DATASET ENTRIES below:
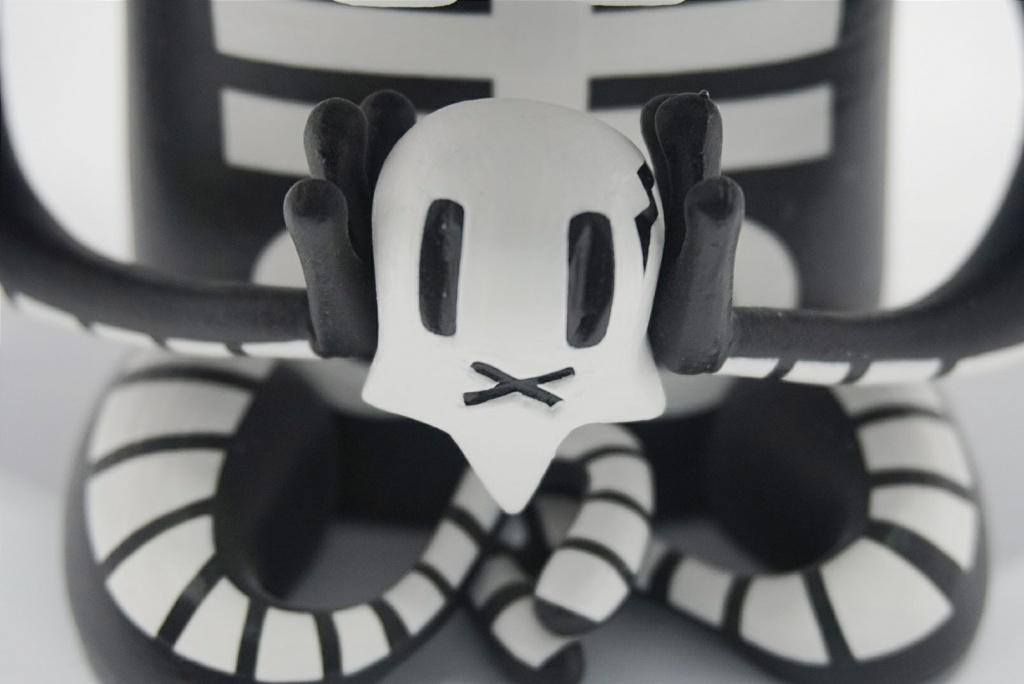 The Skull King By Nakanari x Nathan Jurevicius skull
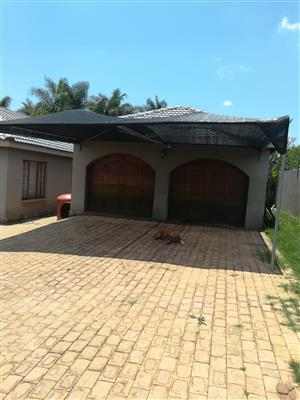 Lovely house for rent in Florauna, Pretoria North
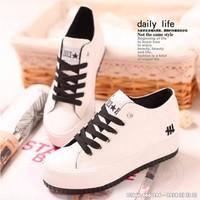 Giày bánh mì màu trắng G802-T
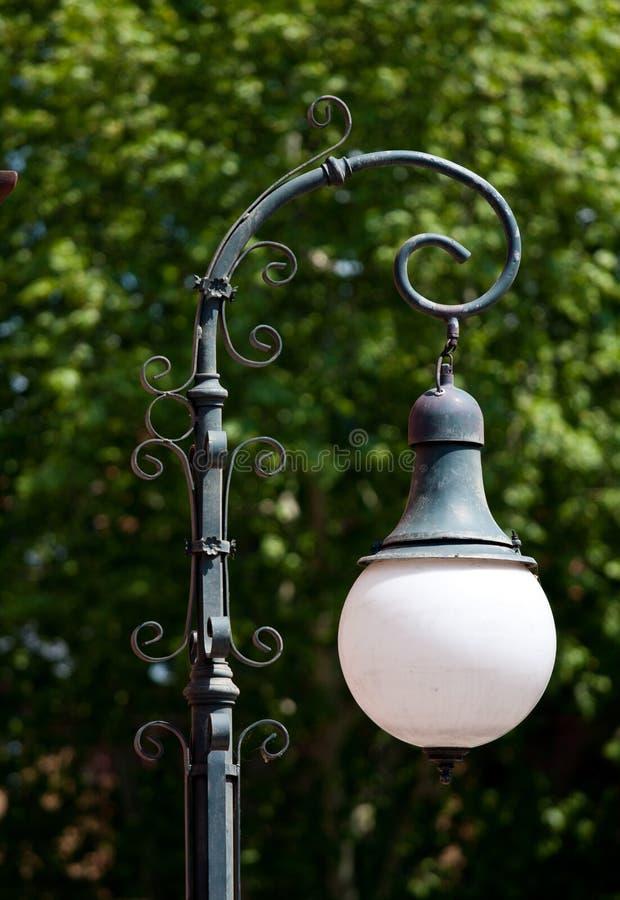 Retro lamppost/straatlantaarn royalty-vrije stock afbeelding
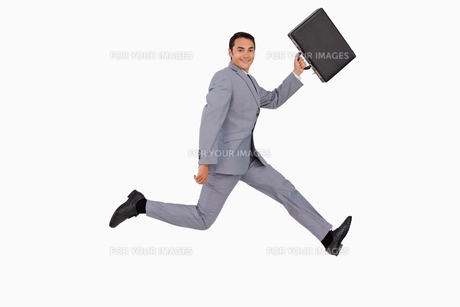 Portrait of a businessman running with a suitcaseの写真素材 [FYI00484991]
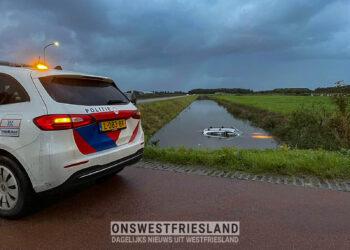 Auto ter water op de Kadijkweg in Andijk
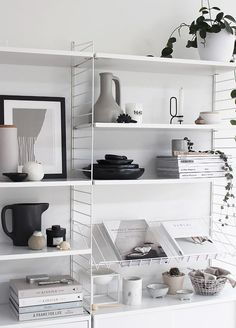 Magazine shelf for the string system Interior Design Magazine, Interiors Magazine, Home Interior Design, Interior Styling, Interior Decorating, Room Inspiration, Interior Inspiration, String Regal, String Shelf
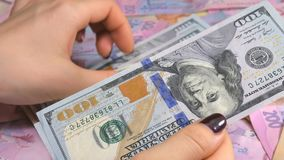 Affärsman` s räcker att räkna pengardollaren och hryvnia Räkna ukrainska pengar arkivfilmer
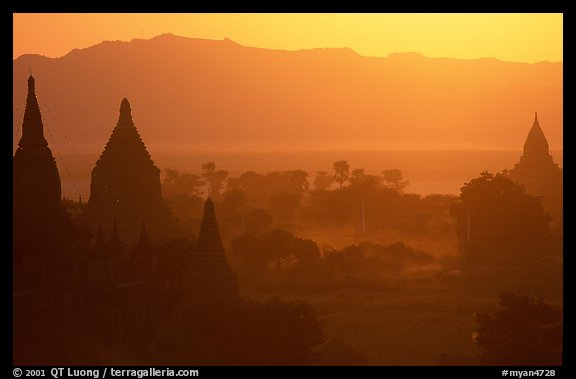 Sunset from Shwesandaw. Bagan, Myanmar (color)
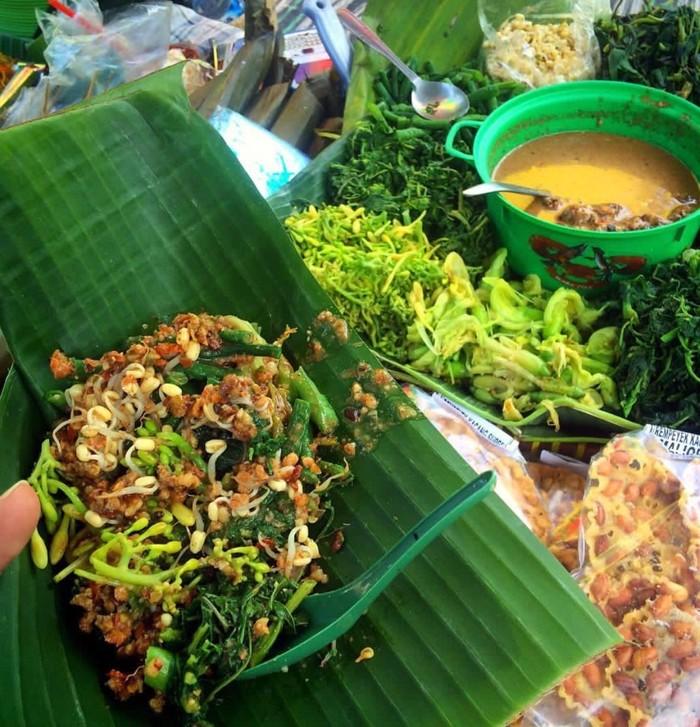 Umumnya pecel pincuk disajikan di wadah daun pisang, pincuk. Dijajakan di pasar tradisional dan warung makan. Sayuran bisa dipilih sesuai selera. Foto: Instagram @dhorichudhori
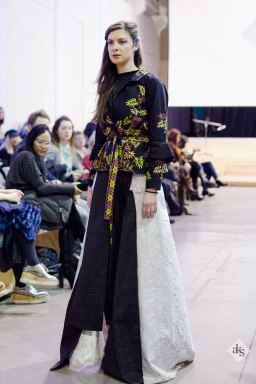Elegant-Batik-Fashion-Show-Indonesia-Designer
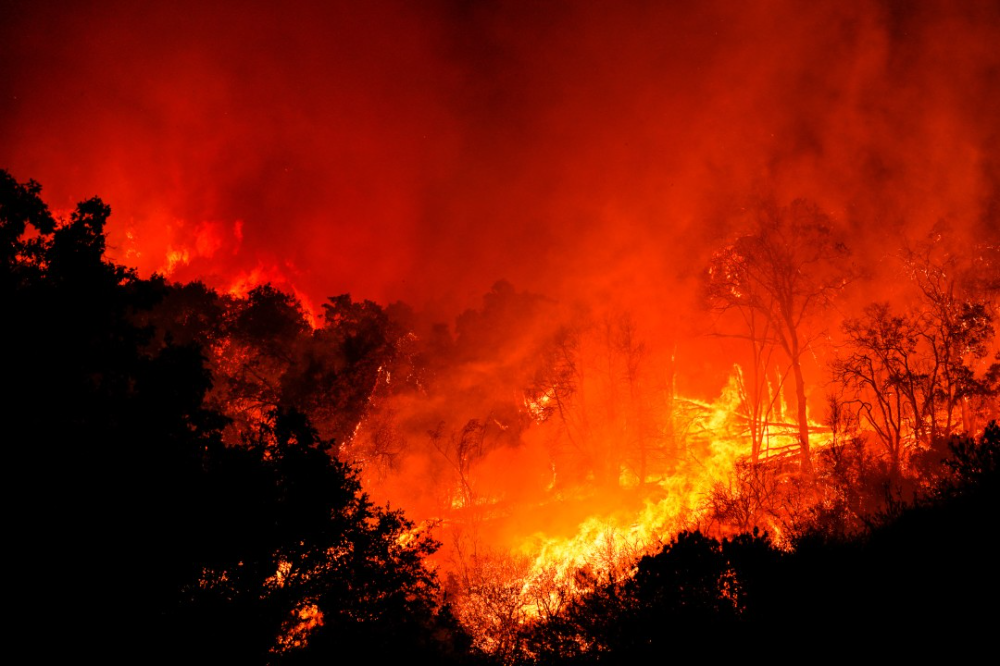 This Monster Of Fire Burns A Devastating Path Through One Family S Sierra Empire In 2020 Huntington Lake Fresno County Big Creek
End of DATASET ENTRIES.
TO DO =
Leave out the pictures and return every record word for word.

EXERCISE ANSWER =
 The Skull King By Nakanari x Nathan Jurevicius skull
 Lovely house for rent in Florauna, Pretoria North
 Giày bánh mì màu trắng G802-T
 Retro lamppost/straatlantaarn royalty-vrije stock afbeelding
 Portrait of a businessman running with a suitcaseの写真素材 [FYI00484991]
 Auto ter water op de Kadijkweg in Andijk
 Magazine shelf for the string system Interior Design Magazine, Interiors Magazine, Home Interior Design, Interior Styling, Interior Decorating, Room Inspiration, Interior Inspiration, String Regal, String Shelf
 Affärsman` s räcker att räkna pengardollaren och hryvnia Räkna ukrainska pengar arkivfilmer
 Sunset from Shwesandaw. Bagan, Myanmar (color)
 Umumnya pecel pincuk disajikan di wadah daun pisang, pincuk. Dijajakan di pasar tradisional dan warung makan. Sayuran bisa dipilih sesuai selera. Foto: Instagram @dhorichudhori
Elegant-Batik-Fashion-Show-Indonesia-Designer
 This Monster Of Fire Burns A Devastating Path Through One Family S Sierra Empire In 2020 Huntington Lake Fresno County Big Creek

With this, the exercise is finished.